I want to add, however, that I think it’s still probably a pretty good read. There’s still a lot of adventure here, the parties you mentioned, that I was throwing in my house – don’t get the wrong idea, this was long before Chemsex, so we’re not talking about that kind of party. But they were still pretty damn colourful and I don’t think people will be disappointed when they read about them.
Has having to be honest about your past left you feeling vulnerable?
Well, what is the truth of course? I mean, it’s my version of the truth, it’s the truth from my viewpoint and I wanted to be as honest as possible because otherwise, I think there’s absolutely no point in going through this rigmarole. You know, books take a long time to write. It’s not a novel, maybe one day I will write one, but this is supposed to be an accurate reflection of me and my times.

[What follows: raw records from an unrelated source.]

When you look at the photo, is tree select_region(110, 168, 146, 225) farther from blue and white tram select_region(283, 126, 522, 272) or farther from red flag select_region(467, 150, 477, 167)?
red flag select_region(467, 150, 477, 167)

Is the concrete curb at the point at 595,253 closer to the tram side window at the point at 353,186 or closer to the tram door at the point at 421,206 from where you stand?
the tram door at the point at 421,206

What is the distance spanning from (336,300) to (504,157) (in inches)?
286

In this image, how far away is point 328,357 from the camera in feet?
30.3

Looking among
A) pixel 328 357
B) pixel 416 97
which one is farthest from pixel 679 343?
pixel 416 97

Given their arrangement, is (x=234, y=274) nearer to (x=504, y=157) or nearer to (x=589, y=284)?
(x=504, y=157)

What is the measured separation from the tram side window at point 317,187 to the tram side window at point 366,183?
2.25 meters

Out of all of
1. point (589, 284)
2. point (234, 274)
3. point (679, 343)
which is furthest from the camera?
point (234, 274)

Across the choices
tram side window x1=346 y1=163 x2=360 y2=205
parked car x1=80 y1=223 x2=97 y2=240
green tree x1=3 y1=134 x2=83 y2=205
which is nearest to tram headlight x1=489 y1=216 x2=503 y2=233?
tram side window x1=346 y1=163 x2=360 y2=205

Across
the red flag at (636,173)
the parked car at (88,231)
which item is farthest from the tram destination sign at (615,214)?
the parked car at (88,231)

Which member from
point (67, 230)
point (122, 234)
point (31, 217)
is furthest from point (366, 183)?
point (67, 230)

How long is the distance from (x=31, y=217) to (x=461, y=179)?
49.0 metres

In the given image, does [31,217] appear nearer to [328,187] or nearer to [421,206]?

There’s a quote on the book from Julian Clary – for whom I’ve worked for many years now. he wrote his own autobiography which is in many ways just as explicit. And I remember talking to him about that – as he was reading it through before it went to press he said ‘Oh, wait a minute, my mother is going to read this’. He really hadn’t considered that but by that time it was too late and he never altered anything, he just put it out there. Of course, it was no big deal, he didn’t, in fact, lose any friends, and his family didn’t turn his picture to the wall, and the only people who complained were those who hadn’t been mentioned. So, deep down, that’s what I’m hoping will happen with my book.
Time will tell – at the moment very few people have read it. It’s only available on pre-order. It’s not a slim volume, so the people who have got it are ploughing their way through it, but at the moment I haven’t had one call saying ‘seriously you’re going to be hearing from my lawyer’. In all honesty, I think we’re in the clear. It was read by lawyer 107 last October and she passed it. So I’m cautiously optimistic.
What does the future hold for you?
If this book doesn’t end up in the remainder bin, maybe there will be a sequel. I’m still trying to set up a feature film which I’m going to produce. Life will go on.